Going to spend some time with Meditations Book Seven (Marcus Aurelius) as it seems to have something to tell me right now. Anyone else read it? Have a translation that is your favorite? A passage that you treasure? I have two translations, and my preference is for the Hays translation. It is done in much plainer English, and I am a very plain-spoken person I guess.
Does it come with the pure Latin text in the book? I am not familiar with differences between the translations, but it helps to actually meditate on the meaning of the words in the original version. If you need help, I don't mind discussing it with you. I like ancient texts and read them once in a while, so I think I will read it with you as a refresher for myself.
Neither copy of Meditations that I have has the original Latin. The “How to Keep Your Cool” does, which throws me off sometimes but I do like. I have taken lots of Spanish and one French class, so I can understand a little bit of the Latin, and it is interesting to see how words have survived and morphed over time on their way from Marcus and Seneca to us. ...now I kinda want to find a copy that has the original text too.
Just as a clarification, Marcus Aurelius wrote the Meditations in Greek.
Right. But you referred above to a copy having "the original Latin," which is inaccurate.

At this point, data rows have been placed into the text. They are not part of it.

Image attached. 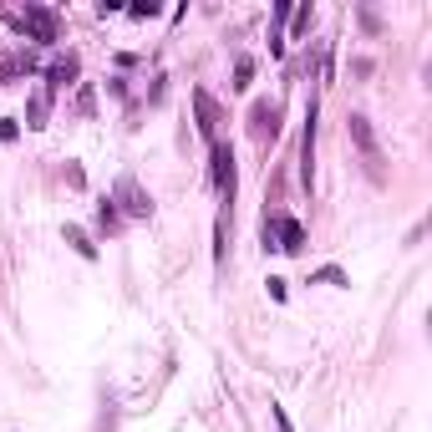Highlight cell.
Wrapping results in <instances>:
<instances>
[{"label":"cell","mask_w":432,"mask_h":432,"mask_svg":"<svg viewBox=\"0 0 432 432\" xmlns=\"http://www.w3.org/2000/svg\"><path fill=\"white\" fill-rule=\"evenodd\" d=\"M346 133L356 138V148L366 153V163H372V178H381V153H377V138H372V127H366V117H361V112L346 122Z\"/></svg>","instance_id":"cell-1"},{"label":"cell","mask_w":432,"mask_h":432,"mask_svg":"<svg viewBox=\"0 0 432 432\" xmlns=\"http://www.w3.org/2000/svg\"><path fill=\"white\" fill-rule=\"evenodd\" d=\"M214 188L224 193V199H234V153L214 138Z\"/></svg>","instance_id":"cell-2"},{"label":"cell","mask_w":432,"mask_h":432,"mask_svg":"<svg viewBox=\"0 0 432 432\" xmlns=\"http://www.w3.org/2000/svg\"><path fill=\"white\" fill-rule=\"evenodd\" d=\"M275 133H280V107L254 102V138H275Z\"/></svg>","instance_id":"cell-3"},{"label":"cell","mask_w":432,"mask_h":432,"mask_svg":"<svg viewBox=\"0 0 432 432\" xmlns=\"http://www.w3.org/2000/svg\"><path fill=\"white\" fill-rule=\"evenodd\" d=\"M20 26H31L36 41H56V15H51V11H36V6H31L26 15H20Z\"/></svg>","instance_id":"cell-4"},{"label":"cell","mask_w":432,"mask_h":432,"mask_svg":"<svg viewBox=\"0 0 432 432\" xmlns=\"http://www.w3.org/2000/svg\"><path fill=\"white\" fill-rule=\"evenodd\" d=\"M122 193H127V209H133L138 219H148V214H153V204H148V199H143V193H138L133 183H122Z\"/></svg>","instance_id":"cell-5"},{"label":"cell","mask_w":432,"mask_h":432,"mask_svg":"<svg viewBox=\"0 0 432 432\" xmlns=\"http://www.w3.org/2000/svg\"><path fill=\"white\" fill-rule=\"evenodd\" d=\"M77 77V56H67V61H56V67H51V86H67Z\"/></svg>","instance_id":"cell-6"},{"label":"cell","mask_w":432,"mask_h":432,"mask_svg":"<svg viewBox=\"0 0 432 432\" xmlns=\"http://www.w3.org/2000/svg\"><path fill=\"white\" fill-rule=\"evenodd\" d=\"M46 107H51L46 92H36V97H31V127H46Z\"/></svg>","instance_id":"cell-7"},{"label":"cell","mask_w":432,"mask_h":432,"mask_svg":"<svg viewBox=\"0 0 432 432\" xmlns=\"http://www.w3.org/2000/svg\"><path fill=\"white\" fill-rule=\"evenodd\" d=\"M67 244H72V249H77L81 259H92V254H97L92 244H86V234H81V229H67Z\"/></svg>","instance_id":"cell-8"},{"label":"cell","mask_w":432,"mask_h":432,"mask_svg":"<svg viewBox=\"0 0 432 432\" xmlns=\"http://www.w3.org/2000/svg\"><path fill=\"white\" fill-rule=\"evenodd\" d=\"M97 224H102L107 234H117V229H122V219H117V209H112V204H102V214H97Z\"/></svg>","instance_id":"cell-9"},{"label":"cell","mask_w":432,"mask_h":432,"mask_svg":"<svg viewBox=\"0 0 432 432\" xmlns=\"http://www.w3.org/2000/svg\"><path fill=\"white\" fill-rule=\"evenodd\" d=\"M234 77H240L234 86H249V77H254V61H249V56H240V67H234Z\"/></svg>","instance_id":"cell-10"},{"label":"cell","mask_w":432,"mask_h":432,"mask_svg":"<svg viewBox=\"0 0 432 432\" xmlns=\"http://www.w3.org/2000/svg\"><path fill=\"white\" fill-rule=\"evenodd\" d=\"M275 422H280V432H290V422H285V412H280V407H275Z\"/></svg>","instance_id":"cell-11"}]
</instances>
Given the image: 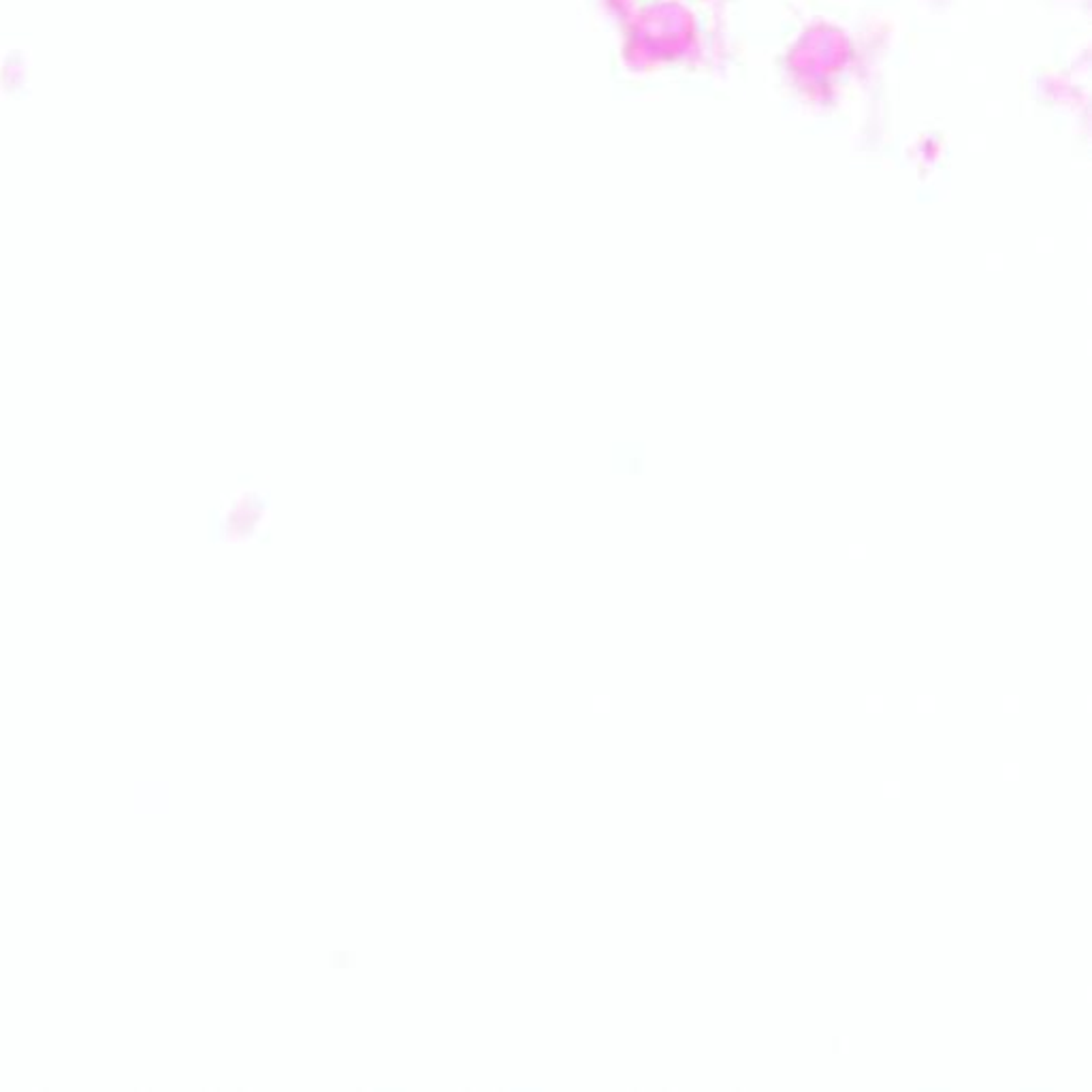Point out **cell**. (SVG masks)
<instances>
[{
    "label": "cell",
    "instance_id": "1",
    "mask_svg": "<svg viewBox=\"0 0 1092 1092\" xmlns=\"http://www.w3.org/2000/svg\"><path fill=\"white\" fill-rule=\"evenodd\" d=\"M243 501H235L233 504V512L228 514V523H233L235 531H238V536L246 540V523H248V534L250 538L258 534V529L265 526V511L261 506H258V501H254L253 493H241Z\"/></svg>",
    "mask_w": 1092,
    "mask_h": 1092
}]
</instances>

Meditations of Marcus Aurelius Study Guide - Parallel Texts in Greek and English https://www.amazon.com/dp/B00EZ843B0/ref=cm_sw_r_cp_apa_i_DexLCbFXNH0CR Here is original greek. I'm sure there is also latin. I say latin because it is a lot easier to meditate on for me. I hope you are well and wish you the best!
If there is, that would be a translation too, so I'm not sure what you'd gain versus reading it in English.Here is original greek. I'm sure there is also latin.
I gain a lot from meditating on the semantics.
Sure, but what I'm wondering why Latin is somehow better in this regard than English?
Latin is a simple, but complex language. I grew up learning ancient latin, so it helps with using those pretty 5 digit words that people who understand other languages tend to listen to. Plus, cyrillic is similar to both ancient latin and ancient greek. Basically, if I want something simple that won't take too much time and still be enriching, I would go to ancient latin over ancient greek.
Ok, but that doesn't answer why reading Meditations translated into Latin is better than reading it translated into English.
That is on my reading list. I also have “How to Keep Your Cool: An Ancient Guide to Anger Management” in my desk at work, which is selected from Seneca’s “On Anger” essay. Plus it has a funny picture on the cover, which is good for looking at and giggling instead of cussing.
Thankyou. All I could figure was active, aggressive, prideful ignorance. She seemed... okay but he hit on my wife by calling her a prude in front of a group of mutual friends (they were on a "break") and then called her on my home phone at my house to convince her to break up with me. When it didn't work he convinced everyone else to not call her until she kicked me to the curb. That was seventeen years ago.
Haven't picked up Meditations for a while. Enjoyed it and likewise found a few sentiments that resonated. I couldn't however get out of my head how monumentally poor succession planning such a wise statesman made.